Ringling, Ringling
Ringling, Ringling, slippin away, Only 40 people livin there today, Streets are dusty, The bank has been closed down. It's a dyin' little town. — Jimmy Buffett, from his song titled "Ringling, Ringling"
By David Reese, Montana Living
The bartender pushed three beers across the counter to my hunting partners and me then burrowed his arms deep into dish water. "Pretty quiet around here this year," he said, as a group of hunters moseyed in for dinner. "Looks like we'll be closing down for a while this winter."
Indeed, it was a bit quieter than usual in this tiny town of about 12 residents between Livingston and White Sulphur Springs. The town was named after John Ringling, of Ringling Bros. Circus fame, who had owned a railroad line in the area in the early 1900s. Like Jimmy Buffett's song, which he wrote in the bar one day after his car had broken down, the town of Ringling is practically slippin' away. Once a booming town of 1,500 people when it was a stop on the Milwaukee Railroad line, Ringling's population has dwindled to only a handful of people. The three-feet-thick stone building that was once the local bank's vault still stands, after the town burned down twice, and the Ringling school still holds classes in its small schoolhouse for the few outlying residents.

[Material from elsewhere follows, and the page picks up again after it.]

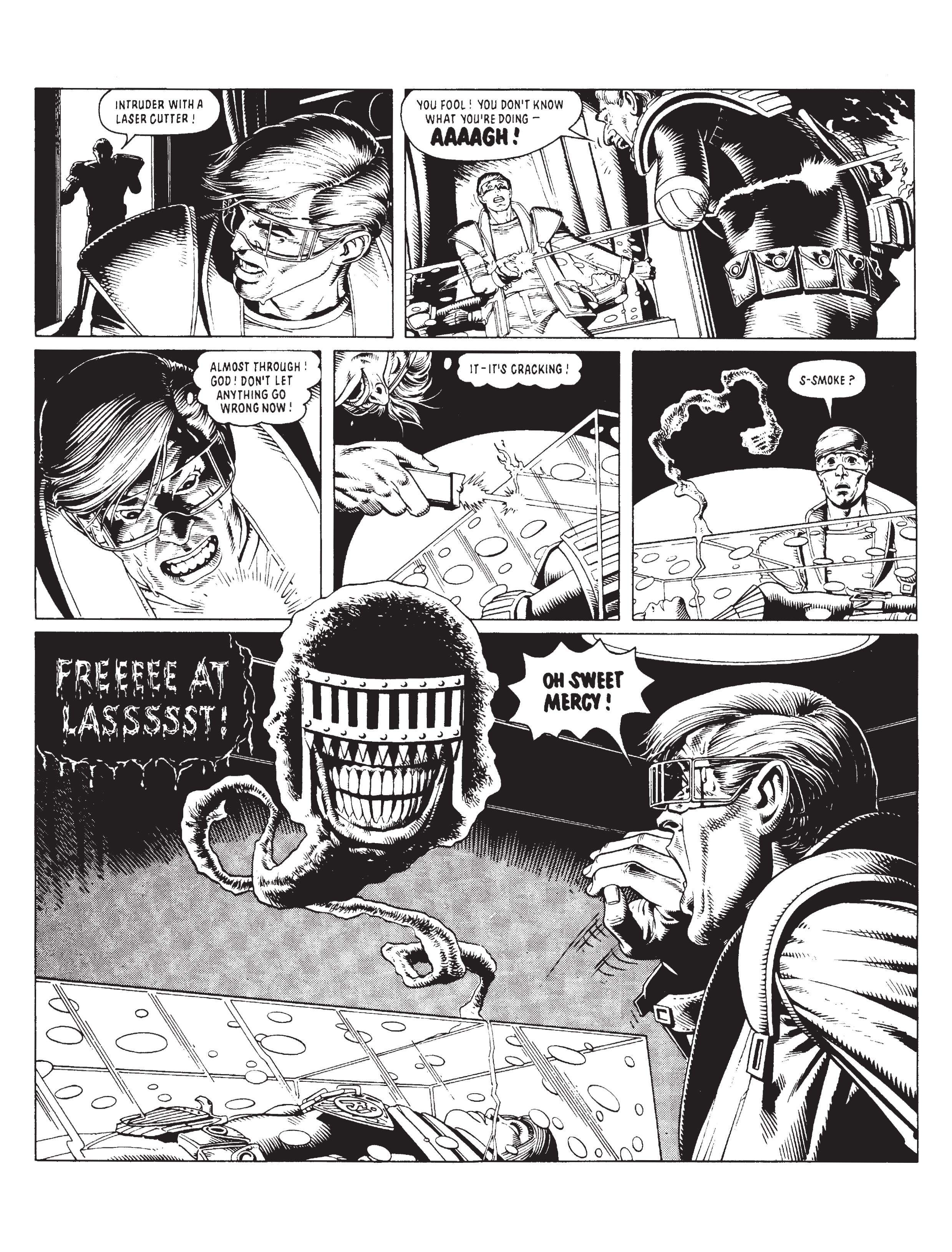 Read online Essential Judge Dredd: Dredd Vs Death comic -  Issue # TPB (Part 1) - 24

A local methanol plant that had briefly pumped some economic lifeblood into the town has been dismantled, and now the tumbleweeds caught in the barbed-wire fence along Highway 47 now outnumber local residents. A small post office remains. The bartender was also the owner of the Ringling Bar, the only bar and restaurant in town which doubles as the town hall, community center and general meeting place for folks from Wilsall to White Sulphur Springs. I'd spent many evenings at this place when I got too lonely back in hunting camp, and made the 13-mile journey over gumbo-covered dirt roads into town for a little conversation. To my friends and family, the name Ringling means only one thing - elk hunting - and for the last dozen or so years it's where I head come fall, to try to put some meat in the freezer.

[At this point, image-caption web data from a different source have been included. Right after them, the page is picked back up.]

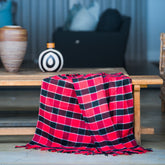 Maasai Shuka Throw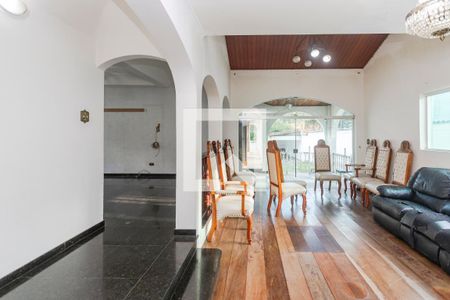 Sala de casa para alugar com 3 quartos, 296m² em Jardim Marajoara, São Paulo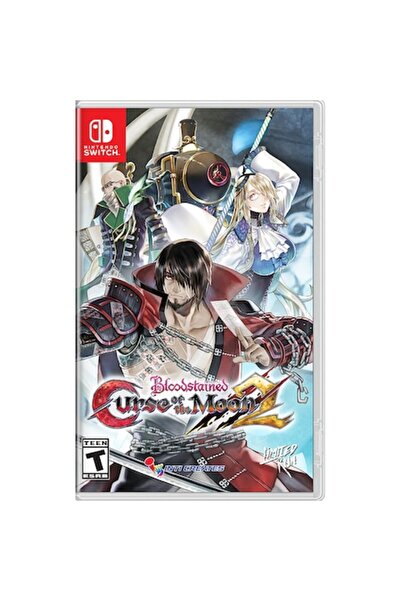 Inti Creates Bloodstained: Blestemul Lunii 2 - NSW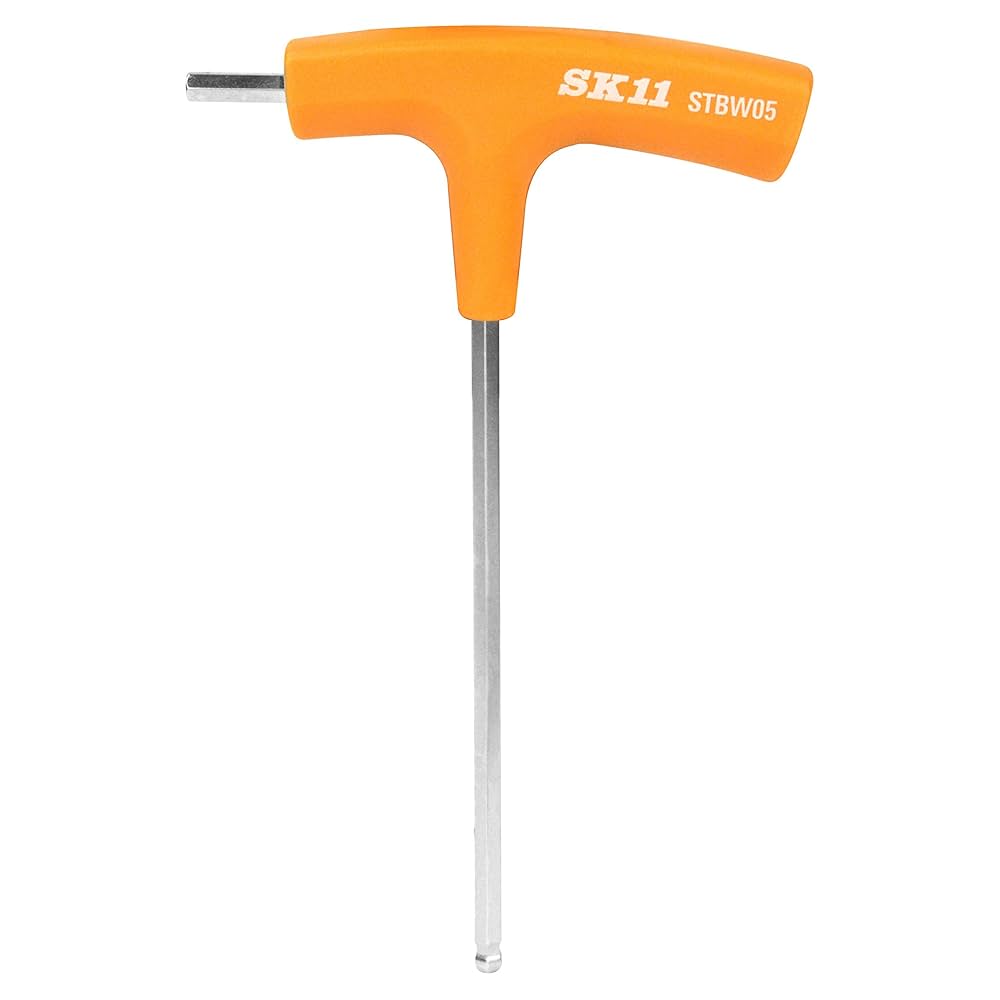 Amazon | SK11(エスケー11) T型ボールポイントレンチ 5mm | 六角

And that I did. After three days of roaming the sage-covered hills and draws, I found my quarry: a cow elk and a mule deer buck, which I happened to kill within about three feet of where I shot a bull elk 10 years ago, almost to the day. Call it divine intervention, I guess. But the bounty that I've retrieved out of these hills for the last 12 years seems a bit harder to get at these days.
Outfitters have leased much of the private ground that we'd once had access to, and the public land takes horses to get to. As I get older, the privilege to hunt elk in Montana becomes more and more important to me. I can't imagine living in a state where I wouldn't have the chance to harvest my own big-game animals, provide food for my family and continue the heritage of humans being an active part in the food chain instead of just being consumers. (Actually I could not imagine living in any other state, period.) I read a recent article in the Montana Wildlife Federation's newsletter about the value of hunting, and how residents and nonresidents put a dollar figure on the opportunity to hunt.
The article came on the heels of an election year in which Montana voters passed a statewide Constitutional amendment to preserve our right to hunt. We Montanans put a high value on hunting, at the cost of better jobs that we could likely have in say, California. And that freezer at my house full of elk and deer meat? I guess if I had to put a price tag on it, it's worth a cool 20 grand to me.